Company attributes
Other attributes
Hugging Face is a company developing social artificial intelligence (AI)-run chatbot applications and natural language processing technologies (NLP) to facilitate AI-powered communication. The company's platform is capable of analyzing tone and word usage to decide what a chat may be about and enable the system to chat based on emotions. Hugging Face's platform allows users to build, train, and deploy NLP models with the intent of making the models more accessible to users.
Hugging Face was established in 2016 by Clement Delangue, Julien Chaumond, and Thomas Wolf. The company is based in Brooklyn, New York. There are an estimated 5,000 organizations that use the Hugging Face platform to integrate artificial intelligence into their product and workflows. These companies have included Microsoft, Bloomberg, Typeform, Allen Institute for AI, Meta AI, Graphcore, Intel, and Grammarly.
Hugging Face's platform is developed to allow users to build, train, and deploy machine learning (ML) and artificial intelligence models powered by open-source systems. This includes the following components:
- Hugging Face Hub, where users can create, discover, and collaborate on ML projects
- Tasks, where different users can post problems and users can develop ML and AI applications to solve these problems, including using audio, vision, and language with AI systems
- Transformers, a natural language processing library open to all ML models and includes support from other libraries, such as Flair, Asteroid, ESPnet, and Pyannote
- Inference APIs, to allow users to serve their models directly from Hugging Face's platform and allow those users to run NLP models with a few lines of code
The company’s main platform includes the company's chatbot applications, which allow users to interact with the artificial intelligence that the company developed. To accomplish this, Hugging Face developed its own natural language processing (NLP) model called Hierarchical Multi-Task Learning (HMTL) and managed a library of pre-trained NPL models under PyTorch-Transformers. Their chatbot applications are, as of September 2019, only available on iOS. These applications are Chatty, Talking Dog, Talking Egg, and Boloss. These AIs are intended to be digital companions that can entertain users.
HuggingChat is an AI-powered, open-source chatbot built with 30 billion parameters and based on the latest LLaMa model developed by the project OpenAssistant. Considered a ChatGPT clone, HuggingChat is developed to be quick and straightforward and offer an open-source chatbot model available to anyone. Further, Hugging Face's goal with HuggingChat is to make the chatbot small and efficient so that it can be run on consumer hardware.

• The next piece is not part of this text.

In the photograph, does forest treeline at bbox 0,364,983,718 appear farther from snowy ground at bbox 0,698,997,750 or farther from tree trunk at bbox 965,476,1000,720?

Data privacy is strict on HuggingChat, which enforces a privacy model where messages are only stored to display them to the user and are not shared for research or training purposes, nor are users authenticated or identified using cookies.
Hugging Face's Expert Acceleration Program helps users build ML solutions with guidance from ML experts. The program includes dedicated support from ML engineers to guide the development and implementation of the ML models; assistance from these experts from research to production, with the experts available to help answer questions and find solutions needed in the development of these models and their implementations; and flexible communication to make it easy to seek expert guidance as it is needed.
Similar to the regular hub on Hugging Face's platform, the Private Hub allows users to experiment, collaborate, train, and develop ML models with a private group of collaborators rather than a public group.
Hugging Face's Inference Endpoints service allows users to deploy transformers, diffusers, or any model on a dedicated, managed infrastructure. It allows users to deploy models using production-ready APIs without needing to deal with infrastructure or MLOps while using a fully managed production solution with a pay-as-you-go structure. Its secure offline endpoints are only available through a direct connection to a user's virtual private cloud (VPC).
Hugging Face's AutoTrain solution offers a chance to automatically train, evaluate, and deploy ML models without needing to know how to code. The solution allows users to define the task they need the model to accomplish and upload the necessary data, and AutoTrain finds the best models for the data and task accomplishment and trains the model automatically.
Hugging Face and ServiceNow partnered to develop StarCoder, an open-source language model for code, offering a free AI code-generating system alternative to GitHub's Copilot, DeepMind's AlphaCode, and Amazon's CodeWhisperer. StarCoder was trained in over eighty programming languages and text from GitHub repositories and trained on over 1 trillion tokens with a context window of 8192 tokens to give the model 15.5 billion parameters.